Don Lattin of the San Francisco Chronicle must be the envy of every religion writer who loves the comedy of John Cleese. Lattin nabbed an interview with the Monty Python veteran before Cleese made a series of Bay Area fundraising appearances for Esalen, the Big Sur-based institute known for spreading Eastern thought in the West.

Lattin traces Cleese’s disenchantment with the Church of England, including this moment:

For a while, in his early teens, Cleese waited to be touched by the power of the Holy Spirit. “I really did expect a golden haze to descend gently on my shoulders. Eventually, I switched out of disappointment to atheism.”

Cleese found his life transformed by reading Tao: The Watercourse Way by Alan Watts and Al Chung-liang Huang and by an impromptu visit to Esalen in 1980.

Lattin wraps up the story with this paradox:

Atheist no more, Cleese now believes “without the slightest doubt” in reincarnation, poltergeists and other paranormal phenomena. At the same time, he also believes that “a lot of the California New Age is nonsense.”

Here’s another facet of Cleese’s spiritual life: in 1988 he recorded the definitive audio version of The Screwtape Letters by C.S. Lewis. Audio Literature of Berkeley, Calif., distributed the recording in abridged form on two cassettes, and in unabridged form in an anniversary package. Both versions, plus a three-CD set from England that includes “Screwtape Proposes a Toast,” are available on eBay.
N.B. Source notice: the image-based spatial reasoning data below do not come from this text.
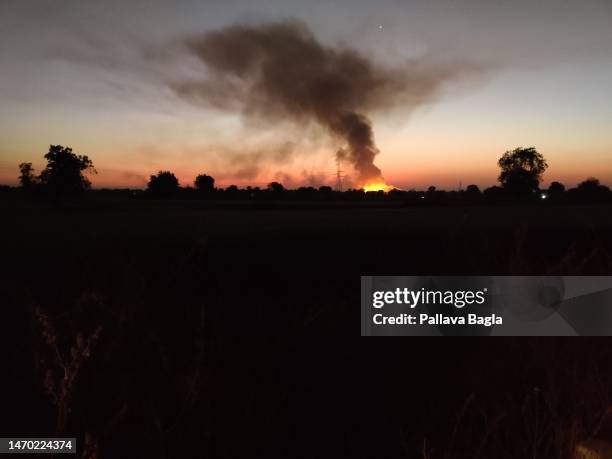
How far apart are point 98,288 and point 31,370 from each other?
1690 millimetres

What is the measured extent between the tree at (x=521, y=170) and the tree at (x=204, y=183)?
200 ft

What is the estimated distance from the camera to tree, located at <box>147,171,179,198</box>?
268 feet

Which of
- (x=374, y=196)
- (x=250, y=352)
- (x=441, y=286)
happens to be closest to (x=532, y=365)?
(x=441, y=286)

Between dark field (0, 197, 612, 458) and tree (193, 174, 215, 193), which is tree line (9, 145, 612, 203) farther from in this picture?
dark field (0, 197, 612, 458)

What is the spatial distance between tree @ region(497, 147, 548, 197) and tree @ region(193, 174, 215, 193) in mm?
61002

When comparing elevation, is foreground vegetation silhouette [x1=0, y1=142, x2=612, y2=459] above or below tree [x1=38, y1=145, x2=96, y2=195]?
below

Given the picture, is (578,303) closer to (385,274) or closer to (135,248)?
(385,274)

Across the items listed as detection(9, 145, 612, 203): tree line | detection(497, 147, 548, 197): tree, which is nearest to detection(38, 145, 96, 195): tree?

Joss Ackland, who depicted Lewis in the original Shadowlands, also has recorded an unabridged version of Screwtape, but Cleese does a far better job of it. Cleese’s Screwtape mutters darkly, shouts and even loses himself in laughter. Cleese’s performance is both hilarious and chilling.

Print Friendly

  • Kerry Wood

    Here’s what I think is the real “money quote” from the article on John Cleese:

    “For me, the great problem growing up in England was that I had a very narrow concept of what God can be, and it was damn close to an old man with a beard,” Cleese said. “God was treated like this powerful, erratic, rather punitive father who has to be pacified and praised. You know, flattered.”

    When someone says that he/she does not believe in God, the best response is “Tell me about the God you don’t believe in. Chances are, I won’t believe in him either.”

    It’s too bad John Cleese has yet to experience the true God – one in whom he can believe.

  • c matt

    You know, I never understood the appeal of this re-incarnation thing. It seems, perhaps unintentionally, the movie Groundhog Day demonstrates its utter pointlessness. If all I have to look forward to is another earthly life, and then another earthly life, and then another earthly life . . . ad infinitum, whats the point?

  • http://www.kenshogodchaser.com Kensho Godchaser (Jay Allen)

    Reminds me of the Python appearance at the Aspen Comedy Festival when Idle and Cleese started arguing over whether or not their treatment of Christ in LIFE OF BRIAN was straightforward or heretical. As I remember, idle stated that they didn’t make the film *about* Christ because they had to much respect for him.

    Great article – thanks for posting.